I led a double life my senior year at Edsel Ford High School. I was President of Student Council, a straight A student who banged up the College Boards, and an enthusiastic participant in school and local theater. At the same time, I had hot sex with my boyfriend, went to parties at Wayne State University where he was in a fraternity, and drank beer. On a lark, we once went to a strip club in Detroit where I saw a teacher from my school in the audience. The teacher and I averted our eyes and pretended we hadn’t seen each other. It remained our secret.

I loved Jack as a 17 year old loves, but dreamed of a bigger life.  When I was offered a scholarship to Cornell, I had no doubt. Mom prepared to leave for a new teaching job in England. She also longed for more and wanted to see the world. By summer’s end, I broke up with Jack and packed my suitcases to move to Ithaca. Mom’s dreams and rules had become my own.

How did you manage the balance of freedom and rules in high school? Did you rebel, capitulate, or find a compromise? For another post about my mother, see “My Mother’s Blessing.”

10 Comments
  1. Although I am of another generation, my unspoken message from my mother was the same. Well, it was unspoken until she found a condom and quickly had me on oral birth control pills. I fulfilled her expectation of a driven academic career, and remained nulliparous until I was married. I was also not lost to the party side of life, and sneaking with my boyfriend in the basement and the car, and the park:) But, I suppose in retrospect, I couldn’t have asked for a better balance. I would not have given anything in exchange for the experimental part of my life, just as I was driven in my academic life. Interesting how in society it equals a ‘double’ life, instead of a full one. Maybe a difference in gender, maybe not. Even with my girls, I can only hope that they go for the full one…of course, without getting pregnant before their time:)

    • Thanks for your stories, Jess, and for responding to my post. Sounds like we agree that our mother’s rules served us well. Oral birth control pills were just becoming available when I was a teenager, and I switched to them in college (nasty, strong hormonal doses used then). I only had a few boyfriends before meeting my husband and met him when I was a student at Cornell, so my mother’s approach worked for me. Sexuality is more scary now. There were few risks associated other than pregnancy when I was young. I like your thoughts about leading a full life rather than a double one. Yes, definitely a gender issue in the early 1960s, although much had changed by 1970. By then I was 25, married, and pregnant with my first child. Those two bright eyed beautiful girls will test you and their dad, but it’s wonderful they have a mom who talks straight with them about sex and the open possibilities of life.
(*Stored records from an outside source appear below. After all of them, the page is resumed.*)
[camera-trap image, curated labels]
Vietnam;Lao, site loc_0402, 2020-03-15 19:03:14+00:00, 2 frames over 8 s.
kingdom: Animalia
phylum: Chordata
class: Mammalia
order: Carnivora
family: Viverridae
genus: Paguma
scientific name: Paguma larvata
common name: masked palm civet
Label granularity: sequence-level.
  2. Thanks for this honest story, Elaine. Think how differently your life might have turned out of you were pregnant at 17. Kudos to your mother for bringing up birth control. My mother never discussed such things with me, but I had the talk with my daughter when she was 12. My grandson, who is 17, cringed when his mother and I brought it up before he went to the prom.

    • Yes, Lynne, my mom did me a great favor and without embarrassment on either of our parts. She began discussing this with me when I reached puberty at 12 and was relaxed about helping me understand what was happening to my body. Her mother hadn’t told her a thing and she was terrified and traumatized by her first period. Vic talked to my sons and I think there was cringing on their part, but I hope all parents dive into these discussions. Thanks for telling me your experience.

  3. I missed out on the mother-daughter talks. But I was so busy with my artwork that my mother had nothing to worry about. Oh, okay – I did have a boyfriend who was in college when I was in high school. But mom made sure to meet him and give him the evil eye that said, “Don’t mess with my daughter.” I think it was probably that same look that kept me working so much on my paintings and homework.

    • Wow, Robin. My mom was unusual in her willingness to discuss sexuality. I hear of some women who hand their daughter a book. Sounds like you had nothing at all.

  4. Wow, your experience was so different from mine. And wow, that photo….!

  5. I actually have been very open with my daughter about sex. I told her in very small, limited details when she was 7, almost 8. I felt that in the light of the Sanduski scandal, that education was a form of protection for her. I had been contemplating what to say, when she gave me an opener. “Mommy, I dreamt that I was pregnant last night”, so I said, “Really, and do you know how you get pregnant?” And so the concise explanation went. She countered with, “Mommy, I feel a little nauseous about this.” As you should, I told her b/c this was an adult thing to do. Since then, she has come to me with a lot of questions, to which I give basic, concise answers. I know that she will always come to me first, b/c she heard it from me. I feel that it’s one of my better mom moments:) and decisions.

    • Wow, Jess. Will you be my mom? My mom was good at this, but you are fantastic. I remember first hearing about intercourse and wondering how anyone could stand doing that. How nice to know this is natural, too, and to have someone who will hear your questions. Then hormones change that attitude fast.